Lipid Metabolism Flashcards
(5 cards)
Describe the physiological functions of cholesterol i.e. as a component of biological membranes and as a precursor for steroid and bile salt synthesis.
Cholesterol is a lipid molecule essential for many physiological processes. It is both obtained from the diet and synthesized in the body (mainly in the liver).
Functions:
Component of Cell Membranes:
Stabilizes and regulates membrane fluidity and integrity.
Reduces permeability to small water-soluble molecules.
Embedded among phospholipids in the lipid bilayer.
Precursor for Steroid Hormones:
Cholesterol is the starting molecule for synthesis of:
Glucocorticoids (e.g. cortisol)
Mineralocorticoids (e.g. aldosterone)
Sex hormones (e.g. estrogen, testosterone)

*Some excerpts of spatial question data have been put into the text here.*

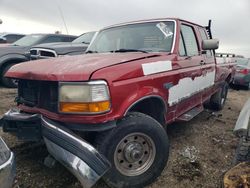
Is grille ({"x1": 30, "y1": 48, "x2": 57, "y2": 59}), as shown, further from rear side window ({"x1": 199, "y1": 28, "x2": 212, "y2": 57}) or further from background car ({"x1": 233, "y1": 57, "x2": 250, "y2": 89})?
background car ({"x1": 233, "y1": 57, "x2": 250, "y2": 89})

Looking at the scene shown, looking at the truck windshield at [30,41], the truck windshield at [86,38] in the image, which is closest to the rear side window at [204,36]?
the truck windshield at [86,38]

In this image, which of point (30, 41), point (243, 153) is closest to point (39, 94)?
point (243, 153)

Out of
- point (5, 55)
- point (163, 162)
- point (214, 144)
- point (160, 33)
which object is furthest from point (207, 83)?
point (5, 55)

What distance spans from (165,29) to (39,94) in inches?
78.7

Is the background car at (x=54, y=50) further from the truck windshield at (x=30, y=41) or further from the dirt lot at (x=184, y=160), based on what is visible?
the dirt lot at (x=184, y=160)

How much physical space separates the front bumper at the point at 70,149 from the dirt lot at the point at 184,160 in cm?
62

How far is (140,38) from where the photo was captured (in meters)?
3.80

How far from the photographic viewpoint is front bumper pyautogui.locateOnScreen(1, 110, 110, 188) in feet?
7.22

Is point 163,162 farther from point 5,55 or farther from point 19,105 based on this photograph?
point 5,55

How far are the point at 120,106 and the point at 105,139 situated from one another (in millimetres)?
355

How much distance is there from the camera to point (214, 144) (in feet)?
13.7

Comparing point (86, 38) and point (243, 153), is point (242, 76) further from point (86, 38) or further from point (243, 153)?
point (243, 153)

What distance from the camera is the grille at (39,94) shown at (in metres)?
2.61

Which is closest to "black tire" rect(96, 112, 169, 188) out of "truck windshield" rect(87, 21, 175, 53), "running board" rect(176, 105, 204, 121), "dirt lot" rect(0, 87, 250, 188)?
"dirt lot" rect(0, 87, 250, 188)
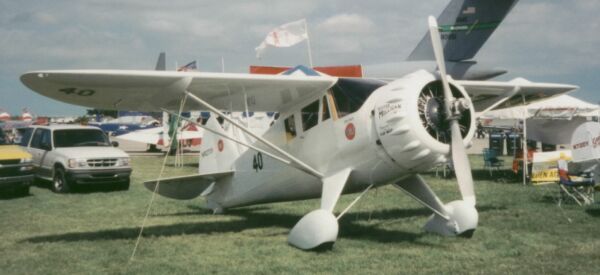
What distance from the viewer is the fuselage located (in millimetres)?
6859

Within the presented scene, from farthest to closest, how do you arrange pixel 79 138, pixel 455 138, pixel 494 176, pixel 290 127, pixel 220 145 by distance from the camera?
pixel 494 176, pixel 79 138, pixel 220 145, pixel 290 127, pixel 455 138

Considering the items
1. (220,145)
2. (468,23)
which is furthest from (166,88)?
(468,23)

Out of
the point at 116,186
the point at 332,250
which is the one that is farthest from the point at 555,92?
the point at 116,186

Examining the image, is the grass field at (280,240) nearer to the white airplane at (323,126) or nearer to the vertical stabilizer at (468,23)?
the white airplane at (323,126)

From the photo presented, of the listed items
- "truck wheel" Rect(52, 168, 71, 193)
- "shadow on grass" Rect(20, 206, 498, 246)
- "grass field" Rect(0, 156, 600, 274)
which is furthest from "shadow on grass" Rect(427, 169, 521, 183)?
"truck wheel" Rect(52, 168, 71, 193)

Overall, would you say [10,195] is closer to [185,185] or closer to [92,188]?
[92,188]

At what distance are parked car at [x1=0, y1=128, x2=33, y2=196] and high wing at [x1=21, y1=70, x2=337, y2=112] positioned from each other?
260 inches

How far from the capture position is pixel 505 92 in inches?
402

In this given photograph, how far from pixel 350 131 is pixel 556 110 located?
1391 cm

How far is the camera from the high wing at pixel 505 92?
967 centimetres

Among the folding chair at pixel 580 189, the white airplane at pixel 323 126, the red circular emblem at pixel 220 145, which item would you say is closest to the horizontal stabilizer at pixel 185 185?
the white airplane at pixel 323 126

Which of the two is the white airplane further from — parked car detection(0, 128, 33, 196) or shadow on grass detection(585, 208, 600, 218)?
parked car detection(0, 128, 33, 196)

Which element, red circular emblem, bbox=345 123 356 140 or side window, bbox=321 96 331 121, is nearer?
red circular emblem, bbox=345 123 356 140

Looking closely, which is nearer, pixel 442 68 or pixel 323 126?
pixel 442 68
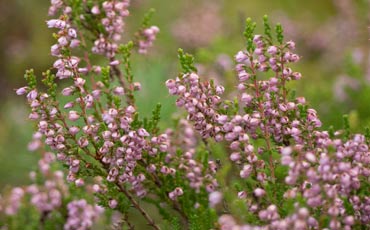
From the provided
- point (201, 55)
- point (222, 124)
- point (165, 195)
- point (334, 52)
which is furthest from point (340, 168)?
point (334, 52)

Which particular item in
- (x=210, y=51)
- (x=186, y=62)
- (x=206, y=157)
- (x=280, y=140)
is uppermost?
(x=210, y=51)

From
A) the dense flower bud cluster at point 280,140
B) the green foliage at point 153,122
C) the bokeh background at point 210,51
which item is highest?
the bokeh background at point 210,51

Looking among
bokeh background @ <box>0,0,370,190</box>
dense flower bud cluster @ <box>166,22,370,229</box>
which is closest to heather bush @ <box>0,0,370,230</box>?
dense flower bud cluster @ <box>166,22,370,229</box>

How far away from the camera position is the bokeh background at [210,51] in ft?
14.0

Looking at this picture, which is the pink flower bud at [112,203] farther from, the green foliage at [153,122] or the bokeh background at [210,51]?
the bokeh background at [210,51]

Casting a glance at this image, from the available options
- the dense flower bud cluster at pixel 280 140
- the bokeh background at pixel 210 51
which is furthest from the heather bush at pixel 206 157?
the bokeh background at pixel 210 51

Precursor for Bile Acids and Bile Salts:
Bile acids (e.g., cholic acid) are synthesized from cholesterol in the liver.
Aid in fat digestion and absorption in the intestine by emulsifying dietary lipids.
Precursor for Vitamin D:
7-dehydrocholesterol (a derivative of cholesterol) in the skin converts to vitamin D upon exposure to UV light.
Describe and provide examples of saturated and unsaturated fatty acids and their relevance in human health.
Fatty Acids are hydrocarbon chains with a terminal carboxylic group.
Saturated Fatty Acids (SFAs):
No double bonds between carbon atoms.
Solid at room temperature.
Found in animal fats, butter, coconut oil.
Examples:
Palmitic acid
Stearic acid
Health Impact:
Excess intake may increase LDL (“bad”) cholesterol.
Associated with higher risk of cardiovascular disease (CVD).
Unsaturated Fatty Acids:
One or more double bonds in the chain.
Liquid at room temperature.
Types:
Monounsaturated (MUFA) – one double bond (e.g., oleic acid in olive oil).
Polyunsaturated (PUFA) – multiple double bonds (e.g., linoleic acid, omega-3, and omega-6).
Health Impact:
Reduce LDL and may increase HDL (“good”) cholesterol.
Anti-inflammatory effects (especially omega-3s).
Protective against CVD.
Describe the physical and chemical properties of free cholesterol and cholesterol esters in relation to their distribution in the body and transport in the plasma.
Free (Unesterified) Cholesterol:
Amphipathic: has both hydrophilic (hydroxyl group) and hydrophobic parts.
Found in cell membranes and lipoprotein surfaces (e.g., HDL, LDL).
Can move between membranes and blood.
Cholesteryl Esters:
Formed when cholesterol is esterified with a fatty acid.
Fully hydrophobic.
Stored in lipid droplets, transported inside lipoprotein cores (especially in LDL and VLDL).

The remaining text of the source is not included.